J.P : Je pense par exemple à l’utilisation des salles de réunion. Quand on interroge les collaborateurs, ils nous disent souvent qu’il est impossible de trouver une salle de réunion. Pourtant, quand on va regarder les taux d’occupation réels, on est dans une plage plutôt correcte. Comment expliquer cette disparité ? Récemment, la question s’est posée chez un client. On s’est aperçus que ce qui manquait ce n’était pas tant une salle de réunion qu’une salle adaptée à ce que les collaborateurs voulaient y faire.
N.K. : L’exemple de la salle de réunion est un grand classique. À chaque fois, cela met l'accent sur le dimensionnement des espaces qui n'est pas du tout adapté aux vrais usages quotidiens des équipes sur le site. D’où le bien fondé de notre démarche, qui part de la compréhension des travailleurs sur le site et de leurs besoins pour concevoir des espaces adaptés, et non l’inverse.
On est capables de dire à nos clients où porter le regard en priorité.
Justin Parchantour, Data analyst
Une fois les informations agrégées, organisées et recoupées, vous identifiez les pistes de réflexion majeures, créez les persona… Comment travaillez-vous ensuite pour définir les opportunités de solutions avec le client ?
N.K. : Au travers d’ateliers de co-création. Ils sont clés pour embarquer les employés dans l’histoire. En prenant une part active à cette expérience d’intelligence collective, ils deviendront plus tard les meilleurs ambassadeurs des solutions amenées.
La question du télétravail doit aujourd’hui être centrale…
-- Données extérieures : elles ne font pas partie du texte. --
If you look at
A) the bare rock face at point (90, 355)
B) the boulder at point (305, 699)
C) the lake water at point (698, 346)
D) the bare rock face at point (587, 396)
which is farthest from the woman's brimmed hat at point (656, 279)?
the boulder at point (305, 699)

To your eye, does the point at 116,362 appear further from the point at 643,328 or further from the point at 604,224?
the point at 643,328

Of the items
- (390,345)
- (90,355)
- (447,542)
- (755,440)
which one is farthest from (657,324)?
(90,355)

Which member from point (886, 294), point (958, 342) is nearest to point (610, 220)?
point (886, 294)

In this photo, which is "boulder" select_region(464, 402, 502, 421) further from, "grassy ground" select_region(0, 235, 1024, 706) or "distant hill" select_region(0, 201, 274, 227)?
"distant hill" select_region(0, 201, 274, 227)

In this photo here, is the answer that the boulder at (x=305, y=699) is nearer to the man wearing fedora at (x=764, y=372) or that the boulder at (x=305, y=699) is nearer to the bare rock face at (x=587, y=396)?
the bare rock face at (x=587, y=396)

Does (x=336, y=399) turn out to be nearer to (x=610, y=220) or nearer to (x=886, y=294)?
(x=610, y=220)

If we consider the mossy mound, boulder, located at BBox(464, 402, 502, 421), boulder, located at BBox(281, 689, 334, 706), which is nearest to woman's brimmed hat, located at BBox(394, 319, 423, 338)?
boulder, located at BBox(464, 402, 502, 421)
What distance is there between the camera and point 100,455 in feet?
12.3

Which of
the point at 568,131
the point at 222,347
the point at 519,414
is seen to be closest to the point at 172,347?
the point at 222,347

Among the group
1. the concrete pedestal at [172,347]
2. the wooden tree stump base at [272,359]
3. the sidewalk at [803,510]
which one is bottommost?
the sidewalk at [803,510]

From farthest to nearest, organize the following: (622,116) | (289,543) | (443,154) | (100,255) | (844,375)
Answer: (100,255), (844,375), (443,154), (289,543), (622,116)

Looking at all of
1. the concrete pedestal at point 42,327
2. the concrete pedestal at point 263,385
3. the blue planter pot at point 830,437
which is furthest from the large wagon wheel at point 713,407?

N.K. : Effectivement. Sans stratégie pour lisser la fréquentation sur une semaine donnée, on se rend compte que les bureaux sont vides le vendredi, et en occupation moyenne le lundi, alors qu’ils sont bondés les mardi, mercredi et jeudi… Entre la théorie et la réalité, il peut y avoir un monde.
J.P : Avec le télétravail, il faut une réflexion particulière. L’analyse quantitative peut aider à savoir quels membres d’une équipe sont présents en même temps sur site et combien de fois elles se croisent. On peut accompagner les entreprises à mettre en place de nouvelles règles de télétravail, les aider à prioriser les actions à mener…
Vous hiérarchisez vos réponses ?
N.K. : Oui, on va toujours chercher à commencer par des choses simples à mettre en place.
J.P : On est capables de dire à nos clients où porter le regard en priorité. On s’est par exemple rendu compte que le principal irritant au management en mode hybride, c’était la technologie. On suggérera donc à nos clients de commencer par là pour voir des résultats rapides.